Purpose: Joint space mapping (JSM) is an image analysis tool that can measure, display, and set up for analysis of joint space width (JSW) distribution in 3D. It has been applied successfully at the hip and knee and is now demonstrated at the ankle using weight bearing cone beam computed tomography (CBCT). Our objective was to demonstrate: (1) feasibility of JSM at this site of complex anatomy in the presence of metalwork; (2) the effect of talocrural joint angulation on 3D JSW distribution; (3) JSM test-retest repeatability; and (4) JSM interoperator reproducibility.
Methods: A convenience sample of 25 individuals with repeat weight bearing CBCT imaging of both feet and ankles performed within 4 months between 2013 and 2017 were retrospectively selected with no prior constraints on joint positioning. Imaging was acquired with a Curvebeam pedCAT scanner, 120 kVp, 0.37 mm isotropic voxels, FOV diameter 35 cm x height 20 cm, with a sharp reconstruction kernel. 2 individuals with metal-induced artefact were excluded because of failure of the JSM measurement algorithm.
The mean ± sd age of the 23 study individuals was 52.7 ± 14.7 years, with 16 females and 7 males. Sides for analysis were selected to provide a mixture of pathology (13 left, 10 right). 11 ankles had no metalwork, 6 various metalwork fusions in the ipsilateral foot, 6 in the contralateral foot. The mean ± sd interval between imaging visits was 74.0 ± 29.6 days.
JSM was performed by a single blinded operator at the medial talocrural (MTC, blue patch in first figure), lateral talocrural (LTC, purple), talonavicular (TN, red), and posterior subtalar (PST, orange) articular surfaces at both visits.

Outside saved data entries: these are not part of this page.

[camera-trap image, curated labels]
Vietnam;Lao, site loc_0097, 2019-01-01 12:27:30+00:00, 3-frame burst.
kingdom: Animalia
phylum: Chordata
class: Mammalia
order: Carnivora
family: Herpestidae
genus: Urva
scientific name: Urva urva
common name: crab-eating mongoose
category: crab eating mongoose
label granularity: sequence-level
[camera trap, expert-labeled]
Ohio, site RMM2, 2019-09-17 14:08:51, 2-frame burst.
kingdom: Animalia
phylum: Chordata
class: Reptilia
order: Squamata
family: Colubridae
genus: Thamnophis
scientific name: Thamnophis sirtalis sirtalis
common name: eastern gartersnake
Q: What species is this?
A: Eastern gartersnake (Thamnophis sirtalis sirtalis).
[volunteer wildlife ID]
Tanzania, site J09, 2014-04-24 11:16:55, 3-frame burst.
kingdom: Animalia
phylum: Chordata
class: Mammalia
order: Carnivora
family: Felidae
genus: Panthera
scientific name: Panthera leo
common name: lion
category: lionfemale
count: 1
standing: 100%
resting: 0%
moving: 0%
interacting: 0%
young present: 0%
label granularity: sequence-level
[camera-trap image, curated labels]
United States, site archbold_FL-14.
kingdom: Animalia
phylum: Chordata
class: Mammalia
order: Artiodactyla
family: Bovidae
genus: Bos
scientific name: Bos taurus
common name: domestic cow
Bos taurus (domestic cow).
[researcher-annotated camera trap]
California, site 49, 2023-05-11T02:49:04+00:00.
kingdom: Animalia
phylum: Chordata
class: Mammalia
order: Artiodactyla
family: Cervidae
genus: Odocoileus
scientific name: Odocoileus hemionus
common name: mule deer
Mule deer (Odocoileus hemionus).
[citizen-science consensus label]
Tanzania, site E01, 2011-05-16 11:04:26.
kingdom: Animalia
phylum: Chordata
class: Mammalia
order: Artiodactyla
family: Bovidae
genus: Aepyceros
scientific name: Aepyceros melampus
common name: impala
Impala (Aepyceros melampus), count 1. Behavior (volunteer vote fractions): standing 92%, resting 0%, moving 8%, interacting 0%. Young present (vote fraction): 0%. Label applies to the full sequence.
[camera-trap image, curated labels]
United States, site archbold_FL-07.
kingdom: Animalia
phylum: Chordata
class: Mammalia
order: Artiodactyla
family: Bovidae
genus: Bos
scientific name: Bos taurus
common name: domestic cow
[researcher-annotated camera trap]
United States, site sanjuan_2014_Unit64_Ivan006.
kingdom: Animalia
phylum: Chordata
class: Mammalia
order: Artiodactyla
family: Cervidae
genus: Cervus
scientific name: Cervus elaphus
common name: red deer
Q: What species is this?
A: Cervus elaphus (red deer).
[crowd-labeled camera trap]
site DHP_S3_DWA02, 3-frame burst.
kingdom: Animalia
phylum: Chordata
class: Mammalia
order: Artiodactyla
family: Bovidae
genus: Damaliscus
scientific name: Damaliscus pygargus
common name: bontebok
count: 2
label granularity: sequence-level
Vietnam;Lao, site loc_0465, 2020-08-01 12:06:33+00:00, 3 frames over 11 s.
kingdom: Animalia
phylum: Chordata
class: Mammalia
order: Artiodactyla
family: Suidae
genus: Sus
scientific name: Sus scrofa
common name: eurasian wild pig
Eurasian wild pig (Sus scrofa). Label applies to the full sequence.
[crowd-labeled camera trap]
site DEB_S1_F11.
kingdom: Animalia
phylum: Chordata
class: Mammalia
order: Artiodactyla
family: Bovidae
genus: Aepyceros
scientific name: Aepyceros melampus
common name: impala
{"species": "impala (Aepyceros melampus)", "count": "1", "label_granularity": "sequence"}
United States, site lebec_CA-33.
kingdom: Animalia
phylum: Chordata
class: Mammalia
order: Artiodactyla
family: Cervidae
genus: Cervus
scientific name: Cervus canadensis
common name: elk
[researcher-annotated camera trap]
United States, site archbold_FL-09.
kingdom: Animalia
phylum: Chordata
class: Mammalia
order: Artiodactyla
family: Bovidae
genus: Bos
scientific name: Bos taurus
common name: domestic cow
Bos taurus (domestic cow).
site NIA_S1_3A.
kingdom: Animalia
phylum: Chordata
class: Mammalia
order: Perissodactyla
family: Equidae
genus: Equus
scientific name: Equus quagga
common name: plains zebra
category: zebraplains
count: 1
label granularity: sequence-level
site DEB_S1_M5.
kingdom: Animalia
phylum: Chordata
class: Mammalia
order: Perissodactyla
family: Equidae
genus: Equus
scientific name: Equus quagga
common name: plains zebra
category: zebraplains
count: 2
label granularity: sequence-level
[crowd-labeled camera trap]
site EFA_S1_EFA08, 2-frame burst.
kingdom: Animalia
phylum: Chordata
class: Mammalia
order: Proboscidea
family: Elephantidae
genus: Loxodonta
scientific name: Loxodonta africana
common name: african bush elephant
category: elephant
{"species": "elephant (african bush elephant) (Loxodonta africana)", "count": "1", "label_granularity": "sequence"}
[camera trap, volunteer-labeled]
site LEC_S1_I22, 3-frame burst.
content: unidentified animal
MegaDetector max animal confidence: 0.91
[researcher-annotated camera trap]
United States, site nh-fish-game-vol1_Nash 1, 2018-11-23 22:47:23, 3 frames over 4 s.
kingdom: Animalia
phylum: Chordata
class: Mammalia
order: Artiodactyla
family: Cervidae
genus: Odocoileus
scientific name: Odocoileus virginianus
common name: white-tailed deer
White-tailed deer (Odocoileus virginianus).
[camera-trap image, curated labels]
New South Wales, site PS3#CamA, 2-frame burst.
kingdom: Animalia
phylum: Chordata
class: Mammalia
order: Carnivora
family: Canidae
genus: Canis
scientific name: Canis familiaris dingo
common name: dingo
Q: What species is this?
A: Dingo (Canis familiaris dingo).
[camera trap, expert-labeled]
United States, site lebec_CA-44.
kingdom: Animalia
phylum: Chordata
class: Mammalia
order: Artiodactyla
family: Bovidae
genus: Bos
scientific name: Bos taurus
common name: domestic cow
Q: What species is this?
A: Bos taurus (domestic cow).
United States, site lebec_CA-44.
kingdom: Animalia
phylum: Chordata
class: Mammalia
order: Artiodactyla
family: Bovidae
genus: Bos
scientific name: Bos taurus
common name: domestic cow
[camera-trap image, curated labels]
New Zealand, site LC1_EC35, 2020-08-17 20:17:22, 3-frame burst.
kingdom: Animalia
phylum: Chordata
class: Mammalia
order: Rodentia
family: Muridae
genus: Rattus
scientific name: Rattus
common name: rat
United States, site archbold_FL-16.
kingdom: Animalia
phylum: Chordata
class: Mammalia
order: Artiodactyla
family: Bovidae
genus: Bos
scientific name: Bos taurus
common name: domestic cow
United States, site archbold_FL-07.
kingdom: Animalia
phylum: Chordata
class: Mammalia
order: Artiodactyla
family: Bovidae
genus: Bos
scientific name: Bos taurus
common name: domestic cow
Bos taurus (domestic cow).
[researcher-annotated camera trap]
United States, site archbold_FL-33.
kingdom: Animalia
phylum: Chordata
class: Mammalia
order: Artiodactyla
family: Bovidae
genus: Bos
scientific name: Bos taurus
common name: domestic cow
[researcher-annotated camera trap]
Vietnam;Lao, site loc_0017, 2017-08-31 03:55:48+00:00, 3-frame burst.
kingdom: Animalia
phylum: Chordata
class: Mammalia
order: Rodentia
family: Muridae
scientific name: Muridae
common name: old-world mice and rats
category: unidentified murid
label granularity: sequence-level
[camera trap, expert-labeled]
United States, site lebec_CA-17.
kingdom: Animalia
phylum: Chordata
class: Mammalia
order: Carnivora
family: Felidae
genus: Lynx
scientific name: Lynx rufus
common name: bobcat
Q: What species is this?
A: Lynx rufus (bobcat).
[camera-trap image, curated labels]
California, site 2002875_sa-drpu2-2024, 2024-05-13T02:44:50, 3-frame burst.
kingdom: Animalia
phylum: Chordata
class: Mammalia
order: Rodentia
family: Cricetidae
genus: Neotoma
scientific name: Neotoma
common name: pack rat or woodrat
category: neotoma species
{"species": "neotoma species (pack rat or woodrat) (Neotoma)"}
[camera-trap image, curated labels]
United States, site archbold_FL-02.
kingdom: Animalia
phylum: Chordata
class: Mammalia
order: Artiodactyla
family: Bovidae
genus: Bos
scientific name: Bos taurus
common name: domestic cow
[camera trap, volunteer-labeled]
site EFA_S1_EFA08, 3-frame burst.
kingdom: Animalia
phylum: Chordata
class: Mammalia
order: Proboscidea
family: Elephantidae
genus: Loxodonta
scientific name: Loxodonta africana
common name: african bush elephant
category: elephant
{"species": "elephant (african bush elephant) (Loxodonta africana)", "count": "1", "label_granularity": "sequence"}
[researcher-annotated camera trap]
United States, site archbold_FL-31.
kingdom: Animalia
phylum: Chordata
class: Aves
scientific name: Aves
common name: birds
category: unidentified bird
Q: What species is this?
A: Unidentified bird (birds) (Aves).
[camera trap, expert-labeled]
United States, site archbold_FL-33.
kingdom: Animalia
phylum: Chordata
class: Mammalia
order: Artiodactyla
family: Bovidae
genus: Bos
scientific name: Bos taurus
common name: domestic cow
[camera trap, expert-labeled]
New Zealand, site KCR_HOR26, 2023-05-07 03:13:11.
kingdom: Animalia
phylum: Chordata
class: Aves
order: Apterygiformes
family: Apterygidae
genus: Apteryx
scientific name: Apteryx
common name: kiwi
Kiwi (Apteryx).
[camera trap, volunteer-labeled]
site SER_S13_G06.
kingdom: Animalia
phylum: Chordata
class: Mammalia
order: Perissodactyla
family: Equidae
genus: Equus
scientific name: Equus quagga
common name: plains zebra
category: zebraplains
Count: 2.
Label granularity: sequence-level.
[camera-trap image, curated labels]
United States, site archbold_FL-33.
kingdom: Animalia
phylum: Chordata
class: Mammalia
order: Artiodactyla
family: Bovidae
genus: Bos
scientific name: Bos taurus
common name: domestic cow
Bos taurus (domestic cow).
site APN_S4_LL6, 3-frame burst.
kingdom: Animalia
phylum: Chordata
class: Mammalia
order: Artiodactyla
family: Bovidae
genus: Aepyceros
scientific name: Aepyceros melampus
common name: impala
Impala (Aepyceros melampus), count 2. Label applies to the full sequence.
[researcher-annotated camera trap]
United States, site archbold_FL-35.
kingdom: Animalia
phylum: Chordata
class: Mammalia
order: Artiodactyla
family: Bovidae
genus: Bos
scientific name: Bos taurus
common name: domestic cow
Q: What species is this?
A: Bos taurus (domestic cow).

A second operator trained on 6 opposite ankles, then performed JSM patch segmentation at each of the 23 baseline ankles. All results were registered to a set of average joint surfaces.
Talocrural joint angulation was measured by a single blinded operator at each ankle from 3D reconstructions as the angle set by the lines connecting landmarks at the centre of the distal tibial diaphysis, the centre of the talar dome, and the centre of the talar head articular surface. The paired t-test was used to determine whether mean angle difference between visits significantly differed from 0°. Dependence of 3D JSW on angle difference and the null hypothesis of no difference in 3D JSW between visits were tested using statistical parametric mapping (SPM).
Baseline and follow-up maps were used to show test-retest repeatability, while comparison of baseline maps was used to show interoperator reproducibility, both as Bland-Altman statistics.
Results: Mean JSW values at visit 1 are shown in 3D on the average set of joint surfaces (second figure).
The difference in angulation between visits was not significantly different from zero (2.7 ± 17.7°, p=0.30). SPM showed no significant dependence of difference between baseline and follow up 3D JSW on joint angulation nor any significant difference in 3D JSW difference from zero for between visits (threshold p<0.05).
Global bias was 0.0 mm across all surfaces for test-retest repeatability and reproducibility. Repeatability limits of agreement at individual surfaces were: TN ±0.26 mm, MTC ±0.28 mm, ST ±0.34 mm, and LTC ±0.40 mm. Optimum sensitivity was less than ±0.2 mm at each central joint surface. Reproducibility limits of agreement at individual surfaces were: TN ±0.27 mm, MTC ±0.24 mm, ST ±0.31 mm, and LTC ±0.37 mm. 3D maps show the distribution of repeatability (third figure) and reproducibility (fourth figure) metrics across each joint surface.
Conclusions: This is the first report of 3D surface-based measurement and analysis of JSW at this particular set of complex articular surfaces. JSM is feasible, reproducible, and sensitive in 3D JSW measurement from weight bearing CBCT to at least ±0.2mm across the ankle articular surfaces, which is subvoxel performance at nearly half of the isotropic voxel dimension. Uncontrolled angulation of the talocrural joint also appears not to be significantly different between baseline and follow-up imaging nor have any significant effect on 3D JSW distribution. Although there is a limit, if tolerated then JSM can still be performed in the presence of metalwork, which is a common feature for this particular patient population.